§ **Given data**:
## Begin

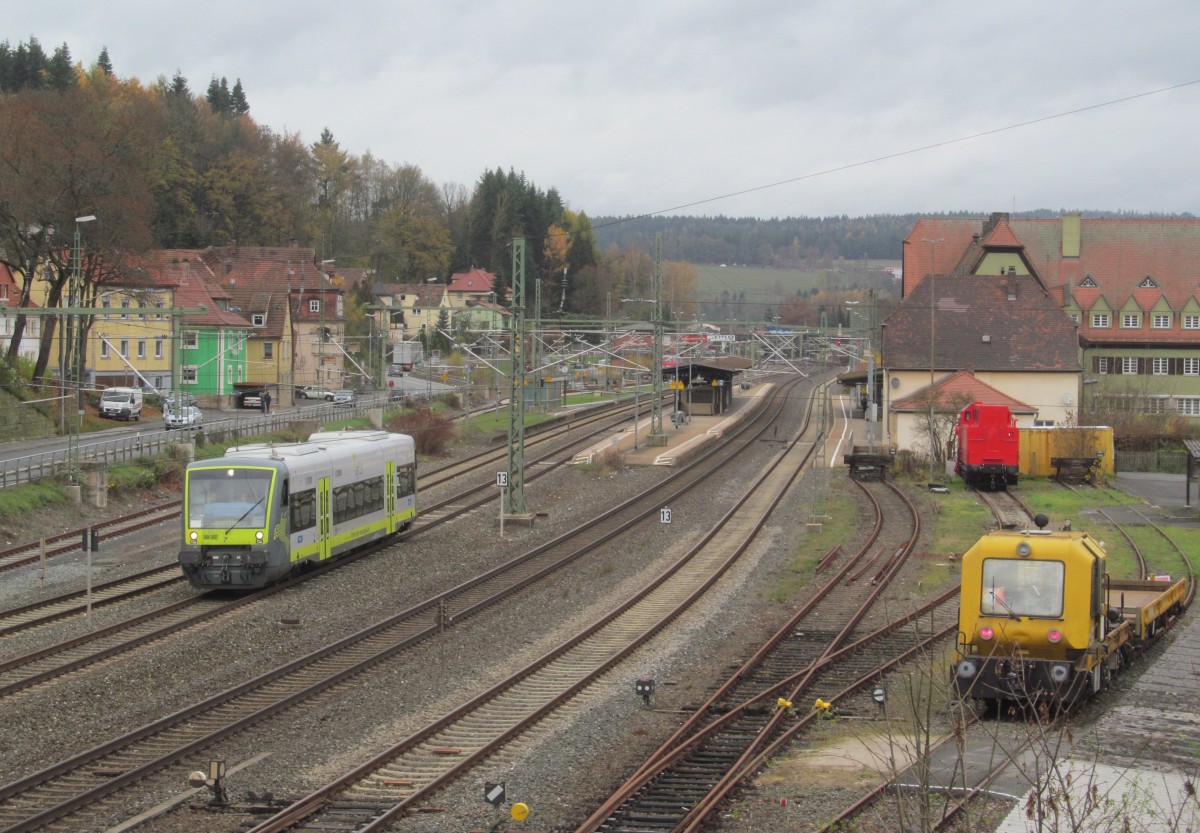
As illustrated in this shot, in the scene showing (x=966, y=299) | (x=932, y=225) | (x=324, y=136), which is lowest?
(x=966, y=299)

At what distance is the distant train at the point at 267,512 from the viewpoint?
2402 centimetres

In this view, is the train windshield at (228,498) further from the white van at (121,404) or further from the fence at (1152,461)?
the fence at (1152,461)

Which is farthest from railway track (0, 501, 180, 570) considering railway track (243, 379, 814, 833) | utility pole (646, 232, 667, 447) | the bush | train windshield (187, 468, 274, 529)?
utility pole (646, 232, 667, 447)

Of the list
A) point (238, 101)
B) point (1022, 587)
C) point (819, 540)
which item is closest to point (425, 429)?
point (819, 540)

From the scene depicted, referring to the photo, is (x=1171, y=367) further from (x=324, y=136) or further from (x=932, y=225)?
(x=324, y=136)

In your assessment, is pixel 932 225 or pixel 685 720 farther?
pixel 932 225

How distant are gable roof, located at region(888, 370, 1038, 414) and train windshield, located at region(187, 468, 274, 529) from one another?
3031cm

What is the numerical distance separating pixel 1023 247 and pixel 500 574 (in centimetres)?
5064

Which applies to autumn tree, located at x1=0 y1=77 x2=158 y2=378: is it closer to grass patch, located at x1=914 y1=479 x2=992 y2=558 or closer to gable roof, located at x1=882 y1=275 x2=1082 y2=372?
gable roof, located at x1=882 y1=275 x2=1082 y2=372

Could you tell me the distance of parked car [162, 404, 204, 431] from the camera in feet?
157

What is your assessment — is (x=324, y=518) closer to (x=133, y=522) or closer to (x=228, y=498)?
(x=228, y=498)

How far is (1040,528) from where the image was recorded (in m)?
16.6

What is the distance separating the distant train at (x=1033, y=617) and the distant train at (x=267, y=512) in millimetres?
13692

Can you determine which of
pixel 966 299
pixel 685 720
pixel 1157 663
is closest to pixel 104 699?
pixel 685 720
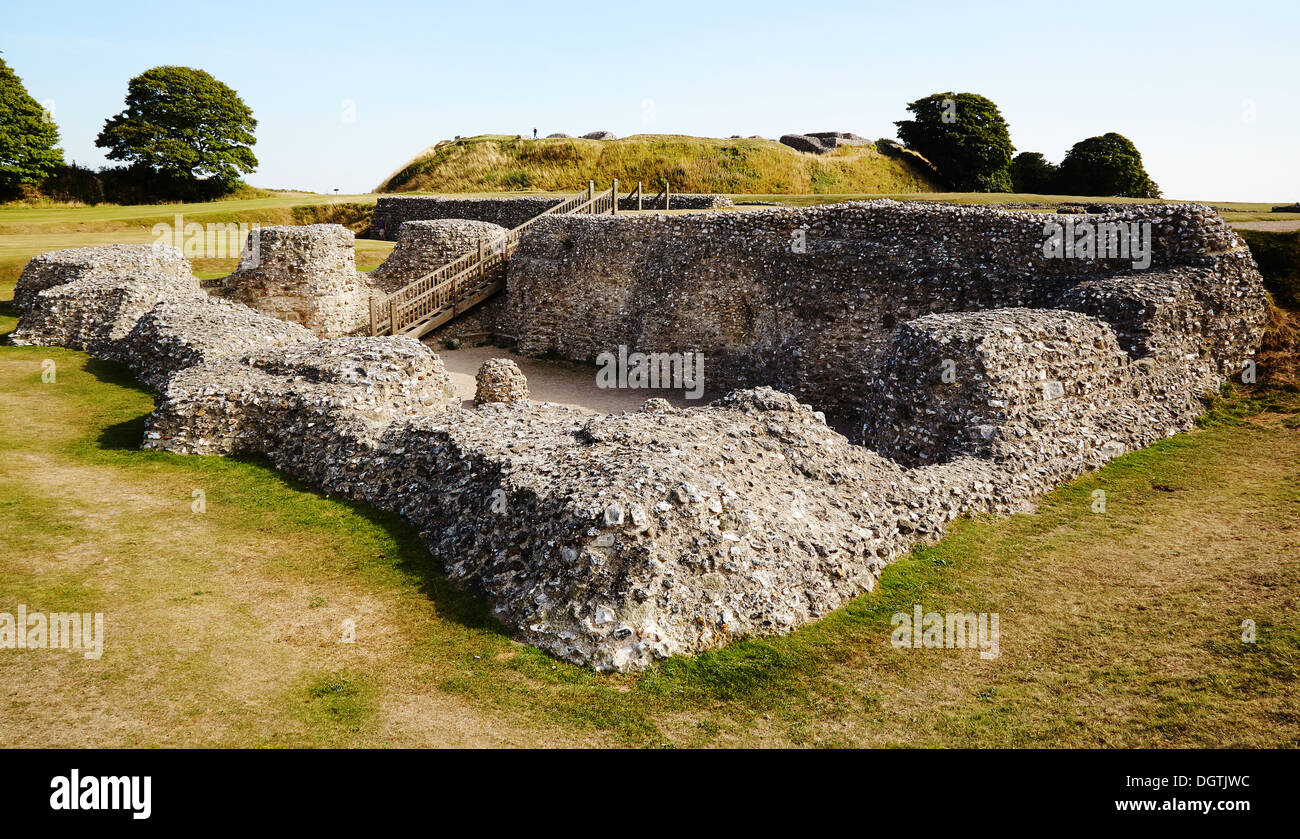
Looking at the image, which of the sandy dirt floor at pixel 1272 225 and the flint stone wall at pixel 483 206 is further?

## End

§ **Task description**:
Rewrite all of the data above, replacing every "distant train" with "far-off train" and keeping everything else unchanged. Omit the pictures from your answer.

§ **Solution**:
As illustrated in this shot, in the scene showing (x=966, y=299) | (x=932, y=225) | (x=324, y=136), which is lowest?
(x=966, y=299)

At what distance is the far-off train at the point at 267,512 from the viewpoint?
2402 centimetres

In this view, is the train windshield at (228,498) further from the white van at (121,404) or further from the fence at (1152,461)?
the fence at (1152,461)

Which is farthest from railway track (0, 501, 180, 570) considering railway track (243, 379, 814, 833) | utility pole (646, 232, 667, 447) | the bush | train windshield (187, 468, 274, 529)?
utility pole (646, 232, 667, 447)

Of the list
A) point (238, 101)
B) point (1022, 587)
C) point (819, 540)
which item is closest to point (425, 429)?
point (819, 540)

From the scene depicted, referring to the photo, is (x=1171, y=367) further from (x=324, y=136) or further from (x=932, y=225)?
(x=324, y=136)

In your assessment, is pixel 932 225 or pixel 685 720 farther?
pixel 932 225

How distant are gable roof, located at region(888, 370, 1038, 414) and train windshield, located at region(187, 468, 274, 529) from one another?
3031cm

What is the numerical distance separating pixel 1023 247 and pixel 500 574 (in centimetres)?
5064

Which applies to autumn tree, located at x1=0 y1=77 x2=158 y2=378: is it closer to grass patch, located at x1=914 y1=479 x2=992 y2=558 or closer to gable roof, located at x1=882 y1=275 x2=1082 y2=372?
gable roof, located at x1=882 y1=275 x2=1082 y2=372

Could you tell me the distance of parked car [162, 404, 204, 431] from the camera in feet?
157

What is your assessment — is (x=324, y=518) closer to (x=133, y=522) or closer to (x=228, y=498)?
(x=228, y=498)

How far is (1040,528) from where the image was recorded (in m)?
16.6

What is the distance separating the far-off train at (x=1033, y=617) and the far-off train at (x=267, y=512) in millimetres?
13692

Can you determine which of
pixel 966 299
pixel 685 720
pixel 1157 663
is closest to pixel 104 699?
pixel 685 720
Looking at the image, which of the sandy dirt floor at pixel 1272 225 and the flint stone wall at pixel 483 206 is further?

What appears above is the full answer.